| EXTRACT PROVIDED |
One night last week, self-isolation blues were getting to me, so I went to look at the stars. There was a full March moon, and, while I stood gazing at it, a concatenation of bugling and cackling reached me from way high up. I wouldn’t have known what it was if I hadn’t heard Sandhill Cranes at the same time last spring, flying north on the rivers of the sky. Thousands of them pass through Michigan along The Mississippi Flyway, migrating from their wintering grounds in the Gulf of Mexico to breeding sites in Canada.
I I would have jumped up in the air and clicked my heels if I could (I did it mentally, anyway).
In these lonely days, we are allowed to get fresh air and exercise if we keep 6 feet apart and upwind from each other (rumor has it that dread Coronavirus droplets can be carried on the wind). Chance conversations with real human beings who stop to chat always lift my mood, and watching birds on their spring migration rachets me right out of my funk.
The Rouge River runs through Birmingham’s Quarton Lake, where Canada Geese are sorting themselves into mating pairs amid clamorous lunging and imprecation. (With their people-watching curtailed, New Yorkers have taken to goose goggling.) If you aim your binoculars away from the shore, you often see migrating ducks resting on their journey.
Last Saturday (March 21), I got into one of those arcane bird watcher’s conundrums trying to figure out whether the little ducks gliding and diving in the middle of the lake there were Buffleheads or Hooded Mergansers, only to come back on Sunday to discover both species present. From that distance, the males with their prominent white head markings looked quite similar: the key was in their mates. The female Bufflehead has a small, round head and is brownish all over, but the female Hooded Merganser has a wild rusty mane that looks, my bird guide says, as if she had attacked it with a hair dryer.


Figuring out the intricate details that Mother Nature bestows on her creatures focused my mind wonderfully, and helped me rise above my gloomy preoccupation. There is something reassuring in the way birds migrate on predictable routes and schedules. In my back yard, for example, a Red- winged Blackbird has appeared around March 5 (my mother’s birthday) every year since I started keeping feeder lists in 1982 (my family has always thought we might come back to each other as birds, maybe it is her?)
Bird species tend to migrate through our area at set times. If you happen along the riverside path in Birmingham’s Linden Park during the first week in May, a bunch of us with binoculars around our necks and frantic looks on our faces will be scrambling about in the bushes tallying migrating warblers, teeny tiny birds given to darting about way high up in the treetops (warbler neck is a significant muscular affliction of this season.) These little birds travel at night, descend at dawn, and don’t fly in the rain: if we have had a wind from the south and a nighttime rainstorm, we might get the warbler “fallout” that we have waited for all year long.

| MATERIAL SUPPLIED |
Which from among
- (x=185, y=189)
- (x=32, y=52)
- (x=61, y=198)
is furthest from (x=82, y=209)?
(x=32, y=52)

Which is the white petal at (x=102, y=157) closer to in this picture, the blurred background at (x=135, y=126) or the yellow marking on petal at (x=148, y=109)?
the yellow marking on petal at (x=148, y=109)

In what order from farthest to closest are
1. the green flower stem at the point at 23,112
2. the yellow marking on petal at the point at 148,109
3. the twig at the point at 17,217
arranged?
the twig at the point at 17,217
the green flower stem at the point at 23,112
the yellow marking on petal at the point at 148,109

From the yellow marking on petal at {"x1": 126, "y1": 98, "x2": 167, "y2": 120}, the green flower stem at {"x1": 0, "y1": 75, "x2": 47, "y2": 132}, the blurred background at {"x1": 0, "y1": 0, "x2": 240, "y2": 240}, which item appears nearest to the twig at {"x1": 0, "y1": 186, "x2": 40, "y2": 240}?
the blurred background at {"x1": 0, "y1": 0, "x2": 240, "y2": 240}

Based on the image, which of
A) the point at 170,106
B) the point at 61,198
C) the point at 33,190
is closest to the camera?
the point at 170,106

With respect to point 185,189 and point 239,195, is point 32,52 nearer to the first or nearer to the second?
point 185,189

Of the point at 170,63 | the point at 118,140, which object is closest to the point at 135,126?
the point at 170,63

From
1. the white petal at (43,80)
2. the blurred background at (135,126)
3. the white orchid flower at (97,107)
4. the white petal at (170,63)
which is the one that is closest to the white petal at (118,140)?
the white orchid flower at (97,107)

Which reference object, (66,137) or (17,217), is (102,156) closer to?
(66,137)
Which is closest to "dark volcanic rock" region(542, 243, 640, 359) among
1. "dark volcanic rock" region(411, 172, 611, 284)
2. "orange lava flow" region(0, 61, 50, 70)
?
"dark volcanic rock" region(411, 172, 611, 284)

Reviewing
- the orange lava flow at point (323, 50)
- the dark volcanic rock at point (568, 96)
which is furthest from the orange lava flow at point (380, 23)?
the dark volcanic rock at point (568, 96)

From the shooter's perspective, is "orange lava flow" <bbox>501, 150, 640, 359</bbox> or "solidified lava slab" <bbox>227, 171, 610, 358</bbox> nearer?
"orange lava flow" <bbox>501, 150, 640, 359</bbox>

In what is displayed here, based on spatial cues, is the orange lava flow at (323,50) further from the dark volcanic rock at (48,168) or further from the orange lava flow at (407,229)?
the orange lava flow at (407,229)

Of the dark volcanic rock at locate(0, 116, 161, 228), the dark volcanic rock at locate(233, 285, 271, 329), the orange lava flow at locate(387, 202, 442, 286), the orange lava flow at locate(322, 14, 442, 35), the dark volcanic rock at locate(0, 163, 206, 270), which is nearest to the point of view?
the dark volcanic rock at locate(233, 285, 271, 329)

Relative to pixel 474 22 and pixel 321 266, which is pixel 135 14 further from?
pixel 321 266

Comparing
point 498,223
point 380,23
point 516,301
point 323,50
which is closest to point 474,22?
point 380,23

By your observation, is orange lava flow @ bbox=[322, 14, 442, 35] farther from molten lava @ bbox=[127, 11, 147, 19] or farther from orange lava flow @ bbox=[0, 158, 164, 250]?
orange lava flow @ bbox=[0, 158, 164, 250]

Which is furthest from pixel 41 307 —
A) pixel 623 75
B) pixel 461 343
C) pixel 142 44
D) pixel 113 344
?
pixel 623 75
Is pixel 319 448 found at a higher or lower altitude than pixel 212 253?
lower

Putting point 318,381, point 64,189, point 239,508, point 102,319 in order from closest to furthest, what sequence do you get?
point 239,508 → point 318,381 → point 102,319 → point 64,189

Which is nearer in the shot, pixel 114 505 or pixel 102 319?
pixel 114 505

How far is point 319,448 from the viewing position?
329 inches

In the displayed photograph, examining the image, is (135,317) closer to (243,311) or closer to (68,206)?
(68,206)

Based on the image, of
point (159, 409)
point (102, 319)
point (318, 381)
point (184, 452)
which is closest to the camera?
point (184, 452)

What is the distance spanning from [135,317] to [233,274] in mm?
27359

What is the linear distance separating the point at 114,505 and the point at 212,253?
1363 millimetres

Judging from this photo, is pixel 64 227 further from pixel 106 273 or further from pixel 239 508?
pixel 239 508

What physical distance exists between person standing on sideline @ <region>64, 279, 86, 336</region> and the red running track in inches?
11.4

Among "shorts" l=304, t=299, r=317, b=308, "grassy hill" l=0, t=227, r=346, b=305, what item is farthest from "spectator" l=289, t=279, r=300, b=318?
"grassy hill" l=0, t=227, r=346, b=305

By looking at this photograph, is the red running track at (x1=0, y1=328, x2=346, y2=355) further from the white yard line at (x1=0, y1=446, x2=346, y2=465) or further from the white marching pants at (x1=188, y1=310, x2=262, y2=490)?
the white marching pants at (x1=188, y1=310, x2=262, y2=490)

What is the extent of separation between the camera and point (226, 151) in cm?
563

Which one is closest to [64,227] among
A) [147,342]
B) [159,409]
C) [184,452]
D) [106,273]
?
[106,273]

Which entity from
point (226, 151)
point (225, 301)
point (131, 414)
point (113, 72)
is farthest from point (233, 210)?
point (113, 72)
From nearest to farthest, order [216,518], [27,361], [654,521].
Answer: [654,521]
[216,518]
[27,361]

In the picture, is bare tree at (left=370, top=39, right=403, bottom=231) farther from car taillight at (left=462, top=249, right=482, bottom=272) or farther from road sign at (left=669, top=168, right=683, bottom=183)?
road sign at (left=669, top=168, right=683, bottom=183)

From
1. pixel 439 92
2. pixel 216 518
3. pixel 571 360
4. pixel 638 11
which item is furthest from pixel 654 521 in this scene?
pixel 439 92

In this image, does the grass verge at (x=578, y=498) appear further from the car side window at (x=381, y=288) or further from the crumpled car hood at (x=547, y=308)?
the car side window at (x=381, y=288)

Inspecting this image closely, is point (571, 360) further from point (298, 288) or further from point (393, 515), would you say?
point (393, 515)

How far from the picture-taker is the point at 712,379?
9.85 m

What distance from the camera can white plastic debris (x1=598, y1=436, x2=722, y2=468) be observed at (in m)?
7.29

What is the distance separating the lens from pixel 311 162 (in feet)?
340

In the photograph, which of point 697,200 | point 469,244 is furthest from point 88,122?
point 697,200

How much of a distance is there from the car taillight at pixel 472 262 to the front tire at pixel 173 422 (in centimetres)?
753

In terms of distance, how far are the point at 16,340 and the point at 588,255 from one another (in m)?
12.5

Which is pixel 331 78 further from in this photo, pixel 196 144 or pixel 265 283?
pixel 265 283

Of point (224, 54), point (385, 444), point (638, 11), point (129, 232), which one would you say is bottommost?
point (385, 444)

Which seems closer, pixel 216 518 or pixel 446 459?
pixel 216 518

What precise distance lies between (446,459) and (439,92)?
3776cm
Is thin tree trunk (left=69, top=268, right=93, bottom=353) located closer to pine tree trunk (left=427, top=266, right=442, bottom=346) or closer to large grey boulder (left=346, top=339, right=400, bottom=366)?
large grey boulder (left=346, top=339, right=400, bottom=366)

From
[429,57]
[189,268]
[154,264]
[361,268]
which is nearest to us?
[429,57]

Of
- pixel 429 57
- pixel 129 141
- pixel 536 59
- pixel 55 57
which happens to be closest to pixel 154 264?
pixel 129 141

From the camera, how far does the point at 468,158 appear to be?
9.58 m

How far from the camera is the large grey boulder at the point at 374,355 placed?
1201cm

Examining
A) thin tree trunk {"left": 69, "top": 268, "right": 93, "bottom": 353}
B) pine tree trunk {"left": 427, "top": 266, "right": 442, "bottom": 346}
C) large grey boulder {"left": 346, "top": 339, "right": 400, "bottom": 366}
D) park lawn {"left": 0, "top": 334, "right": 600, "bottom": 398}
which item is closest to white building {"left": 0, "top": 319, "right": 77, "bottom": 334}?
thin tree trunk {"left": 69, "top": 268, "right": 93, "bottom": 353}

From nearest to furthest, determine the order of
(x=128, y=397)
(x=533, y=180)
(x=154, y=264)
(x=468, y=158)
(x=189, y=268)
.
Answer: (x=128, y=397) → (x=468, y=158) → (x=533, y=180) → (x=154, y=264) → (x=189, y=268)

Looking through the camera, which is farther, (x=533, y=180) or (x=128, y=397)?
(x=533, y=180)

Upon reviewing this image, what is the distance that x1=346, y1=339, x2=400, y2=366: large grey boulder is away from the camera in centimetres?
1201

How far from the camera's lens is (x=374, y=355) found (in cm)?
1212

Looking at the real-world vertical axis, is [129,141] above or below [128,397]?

| CHECK YOUR UNDERSTANDING |
**a.** In the essay on bird watching, since what year has the writer kept feeder lists?
**b.** Translate this sentence from the essay on bird watching into Spanish: "There is something reassuring in the way birds migrate on predictable routes and schedules."
**c.** Continue the essay on bird watching from its last sentence.

| ANSWERS TO THE EXERCISE |
**a.** 1982

**b.** Hay algo tranquilizador en la manera en que las aves migran siguiendo rutas y horarios predecibles.

**c.**
Between 1992 and 2010 we kept records for Oakland Audubon in Linden Park and Quarton Lake, 112 species of year-round and summer residents and 26 varieties of warblers passing through on their spring and fall migrations. Tired and hungry on flights from as far away as South America, they spot the glittering currents of the Rouge River and descend for restorative stopovers on their way to Canada and the Arctic Circle.
I think most of us became nerdy listers as the secondary effect of the sheer delight of bird watching. Just looking at birds is a mood lifter, as I first discovered as an anxious ten year-old New Yorker when a kindly Audubon Club maven plopped me down in the middle of a Central Park multi-species fallout with colorful, active, and excitedly chirping birds perched on the trees and bushes in every direction.
Although climate change and destruction of stopover habitat has led to a sad decline in bird numbers, Scientific American reports that it is also shifting the timing of bird migrations, but only by two days each decade – not enough to throw them off their seasonal feeding schedules. It is heartening, too, that so many of our fellow creatures are adapting themselves to global warming. The Scientific American notes “a study of 52 species published in Ecology Letters found that birds’ bodies are getting smaller over time while their wingspans are getting longer, apparently in response to rising temperatures. The smaller size may allow the animals to lose body heat faster as the climate warms, the researchers suggest.”
Are you interested in taking up bird watching? Here’s a great Cornell University Site to get you started.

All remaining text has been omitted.